(Provided material)
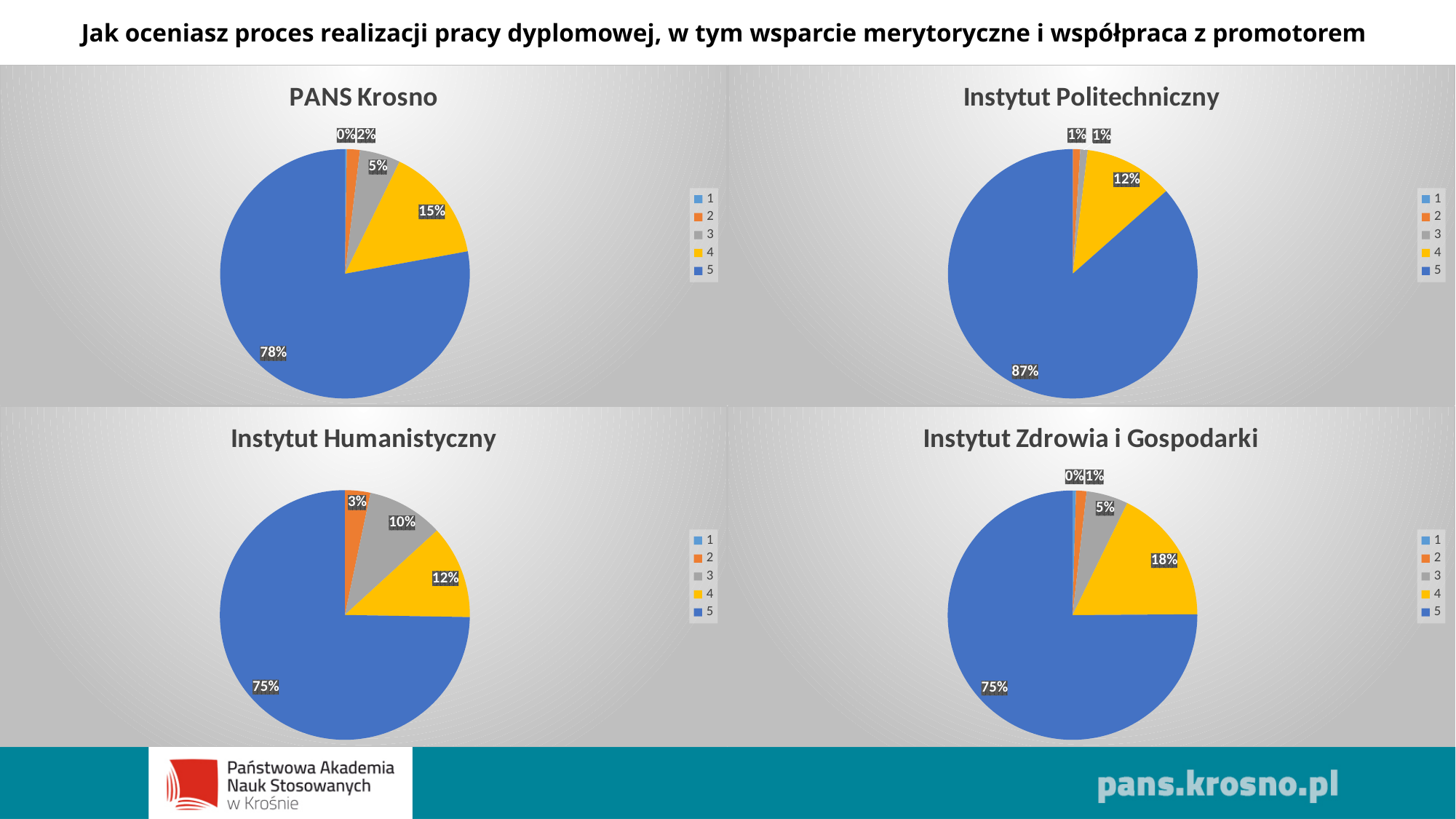
In the Instytut Zdrowia i Gospodarki pie chart, what share does category 4 have? 18% In the PANS Krosno pie chart, what share does category 4 have? 15% In the Instytut Humanistyczny pie chart, what share does category 3 have? 10% In the PANS Krosno pie chart, what is the difference between the shares of category 5 and category 4? 63% In the Instytut Politechniczny pie chart, what share does category 5 have? 87% How many entries does the legend of the Instytut Politechniczny chart list? 5 In the Instytut Politechniczny pie chart, what share does category 4 have? 12% What type of chart is used for Instytut Humanistyczny? Pie chart In the Instytut Zdrowia i Gospodarki pie chart, which category has the largest slice? 5 How many pie charts are shown on the slide? 4 In the Instytut Humanistyczny pie chart, which is larger, the share of category 3 or category 4? 4 In the PANS Krosno pie chart, what share does category 5 have? 78%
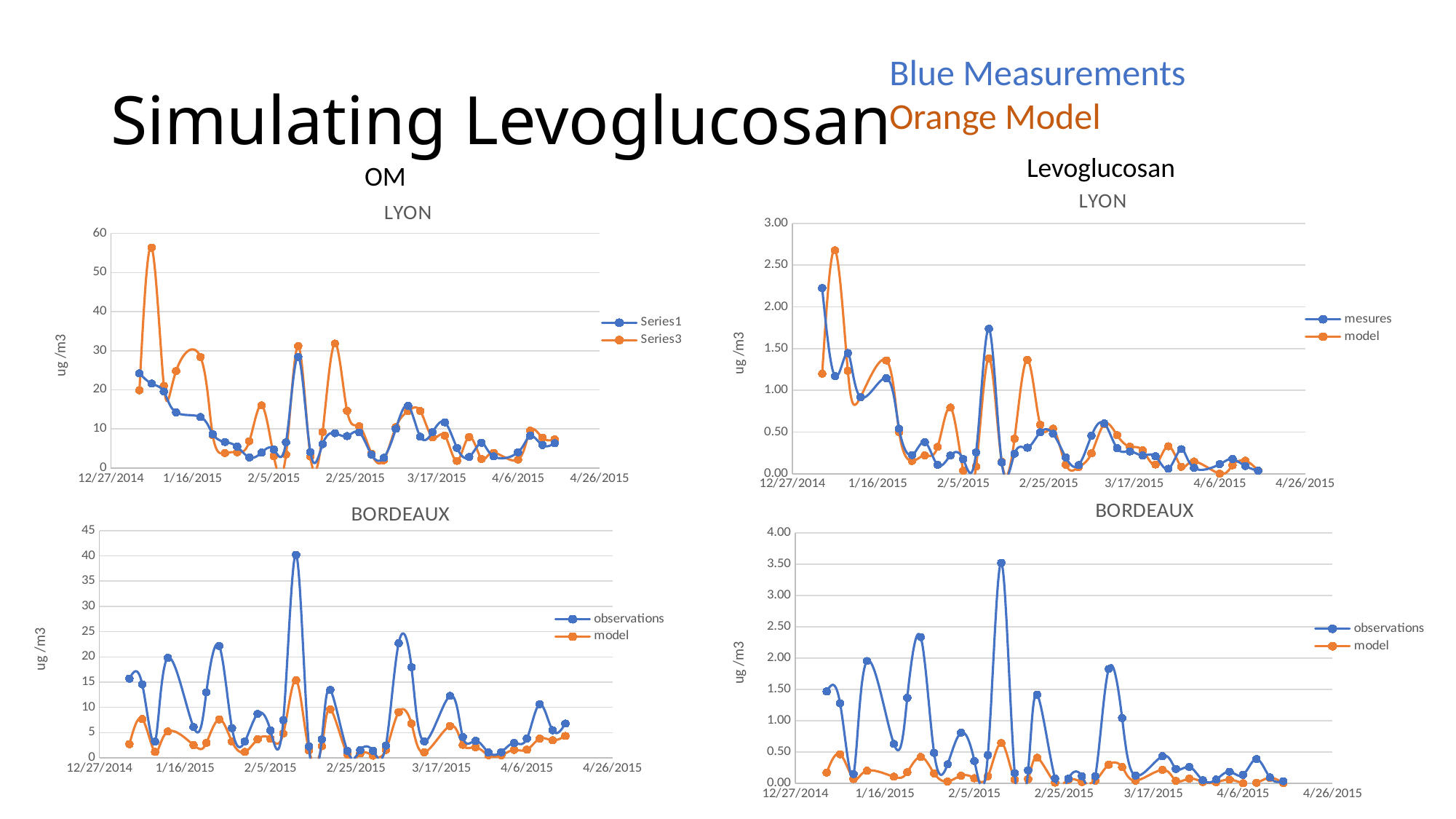
What kind of chart is the OM LYON chart at the top left of the slide? line chart What is the y-axis label on the OM BORDEAUX chart (bottom left)? ug /m3 In the OM LYON chart (top left), which series has the higher peak, Series1 or Series3? Series3 How many series does the legend of the Levoglucosan LYON chart (top right) list? 2 In the OM BORDEAUX chart (bottom left), is the peak value of the observations series greater or less than 35? greater What are the two legend entries of the Levoglucosan LYON chart (top right)? mesures, model In the Levoglucosan LYON chart (top right), do the mesures values generally rise or fall from January to April 2015? fall In the Levoglucosan BORDEAUX chart (bottom right), is the highest observations value greater or less than 3.00? greater In the OM LYON chart (top left), is the highest value of Series3 greater or less than 50? greater In the Levoglucosan BORDEAUX chart (bottom right), which series reaches the higher peak, observations or model? observations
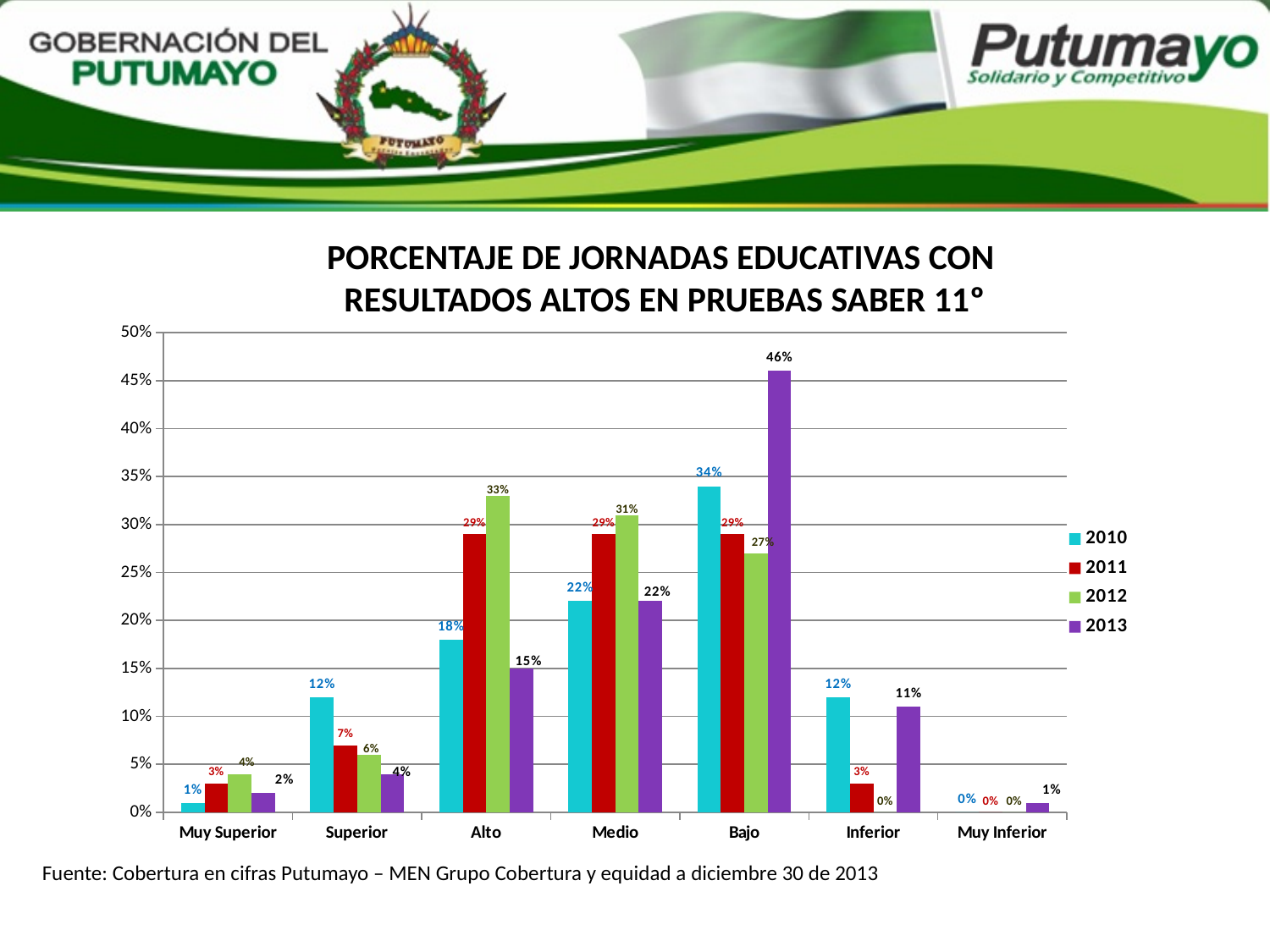
What is the value for 2010 in the Superior category? 12% Which series is shown in purple in the legend? 2013 Which category has the highest value for the 2013 series? Bajo What is the difference between the 2013 and 2010 values in the Bajo category? 12% What is the value for 2012 in the Alto category? 33% What is the value for 2013 in the Bajo category? 46% Which is larger in the Alto category, the 2011 value or the 2013 value? 2011 Is the value for 2012 in the Medio category greater or less than 30%? greater Which category has the lowest value for the 2010 series? Muy Inferior What type of chart is shown on the slide? bar chart How many series does the legend list? 4 How many categories are shown on the x axis? 7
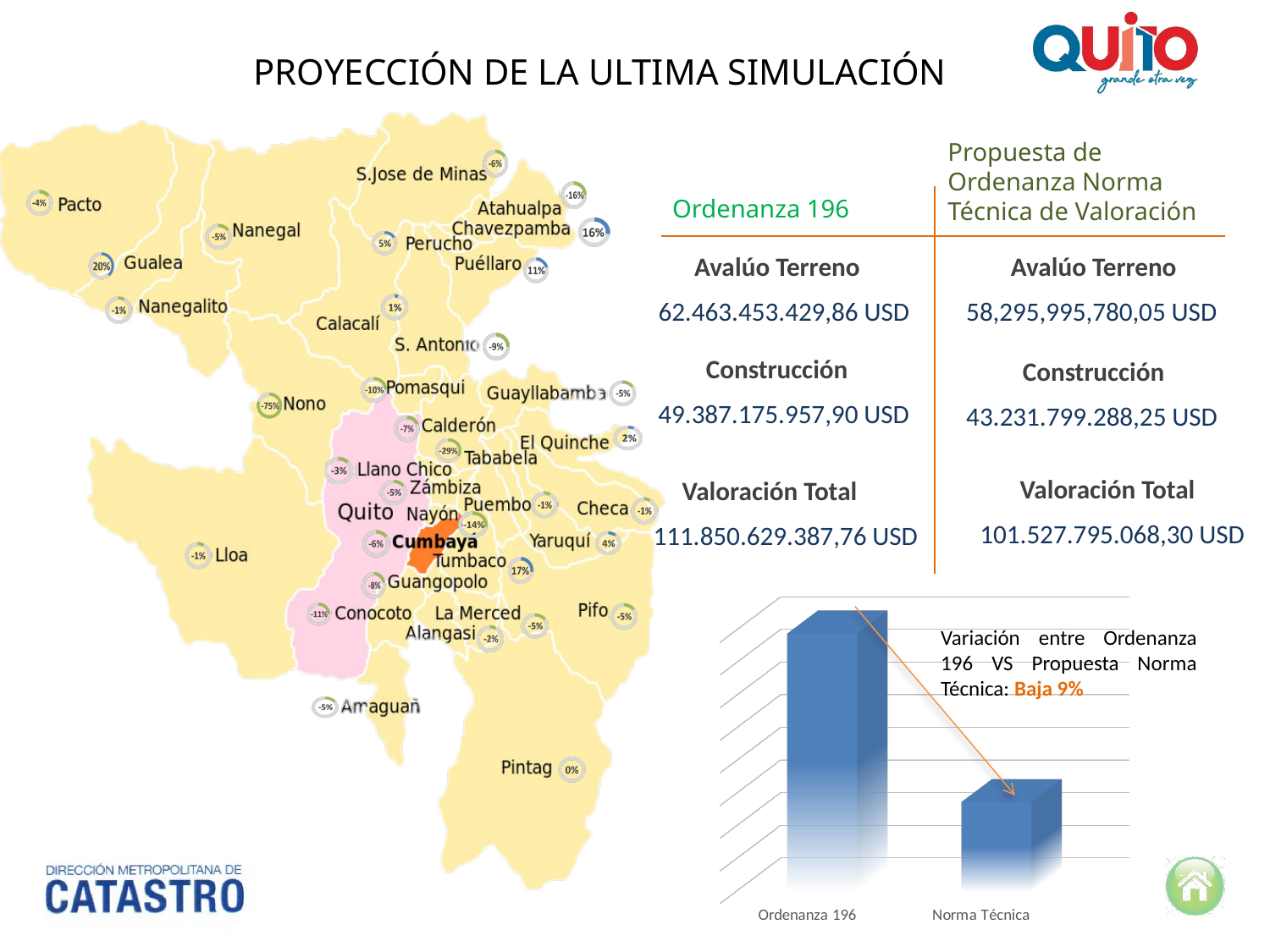
What are the two category labels on the x axis of the bar chart at the bottom right? Ordenanza 196 and Norma Técnica According to the annotation next to the bar chart, what is the variation between Ordenanza 196 and the Propuesta Norma Técnica? Baja 9% In the bar chart at the bottom right, which category has the tallest bar? Ordenanza 196 In the bar chart at the bottom right, do the bars rise or fall from left to right? fall How many bars does the bar chart at the bottom right of the slide show? 2 What kind of chart is shown at the bottom right of the slide? bar chart In the bar chart at the bottom right, is the bar for Ordenanza 196 taller or shorter than the bar for Norma Técnica? taller In the bar chart at the bottom right, which category has the shortest bar? Norma Técnica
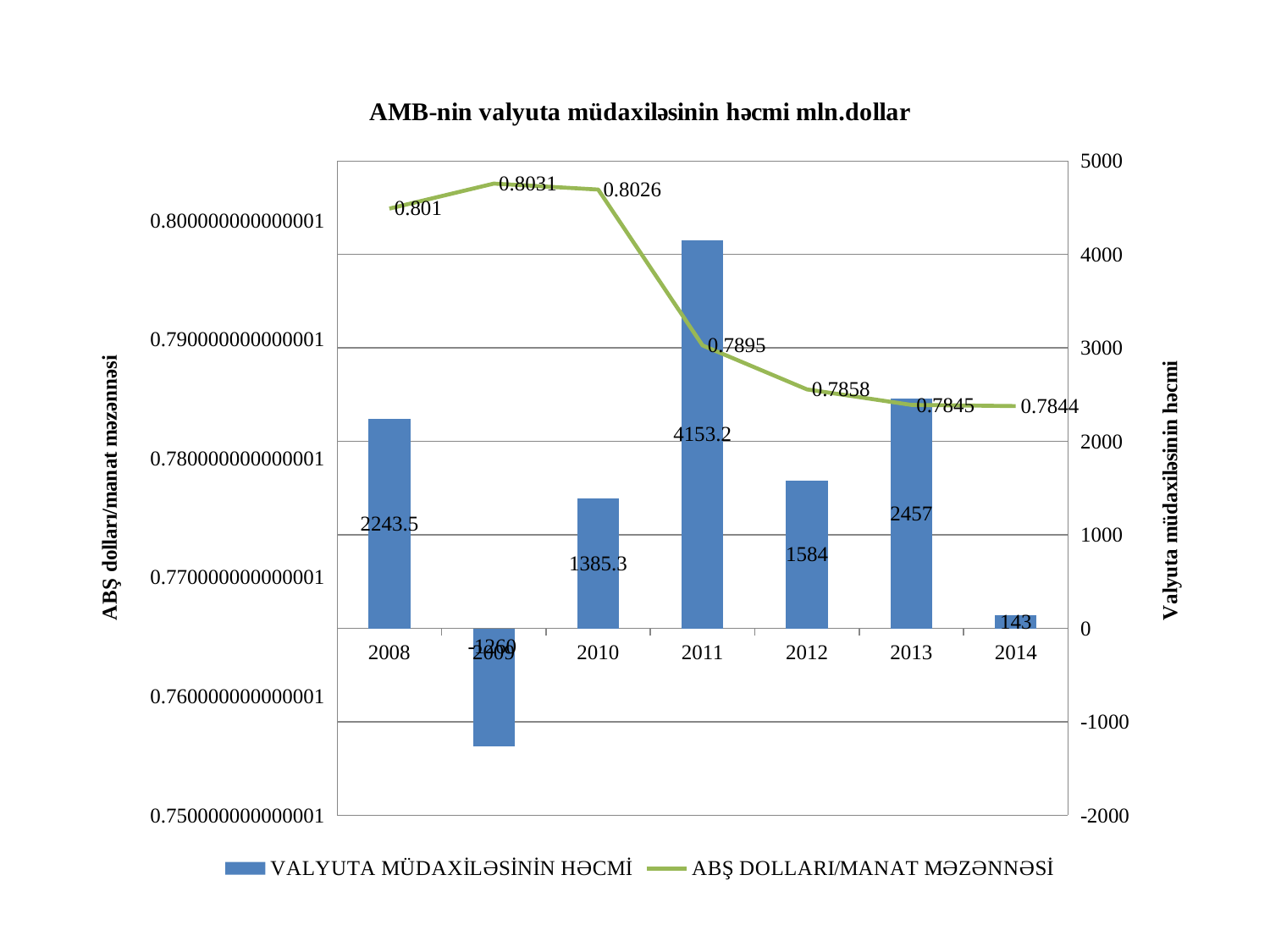
In which year is the ABŞ DOLLARI/MANAT MƏZƏNNƏSİ line at its highest labelled value? 2009 Which year has the lowest currency intervention volume bar? 2009 What is the currency intervention volume shown for 2014? 143 Which year has the larger currency intervention volume, 2008 or 2013? 2013 How many years are shown on the x axis of the chart? 7 Which year has the highest currency intervention volume bar? 2011 How many series does the legend list? 2 What is the value of the currency intervention volume (VALYUTA MÜDAXİLƏSİNİN HƏCMİ) bar for 2011? 4153.2 What is the ABŞ DOLLARI/MANAT MƏZƏNNƏSİ value shown for 2012? 0.7858 Does the ABŞ DOLLARI/MANAT MƏZƏNNƏSİ line rise or fall from 2010 to 2014? fall Is the currency intervention volume bar for 2010 greater or less than 1000? greater What is the difference between the currency intervention volumes for 2013 and 2012? 873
(End Provided material)
Assigned task
Please pick out and copy every line of the entries above that contains the string "intervention", treating uppercase and lowercase letters as different.

Task answer
In which year is the ABŞ DOLLARI/MANAT MƏZƏNNƏSİ line at its highest labelled value? 2009 Which year has the lowest currency intervention volume bar? 2009 What is the currency intervention volume shown for 2014? 143 Which year has the larger currency intervention volume, 2008 or 2013? 2013 How many years are shown on the x axis of the chart? 7 Which year has the highest currency intervention volume bar? 2011 How many series does the legend list? 2 What is the value of the currency intervention volume (VALYUTA MÜDAXİLƏSİNİN HƏCMİ) bar for 2011? 4153.2 What is the ABŞ DOLLARI/MANAT MƏZƏNNƏSİ value shown for 2012? 0.7858 Does the ABŞ DOLLARI/MANAT MƏZƏNNƏSİ line rise or fall from 2010 to 2014? fall Is the currency intervention volume bar for 2010 greater or less than 1000? greater What is the difference between the currency intervention volumes for 2013 and 2012? 873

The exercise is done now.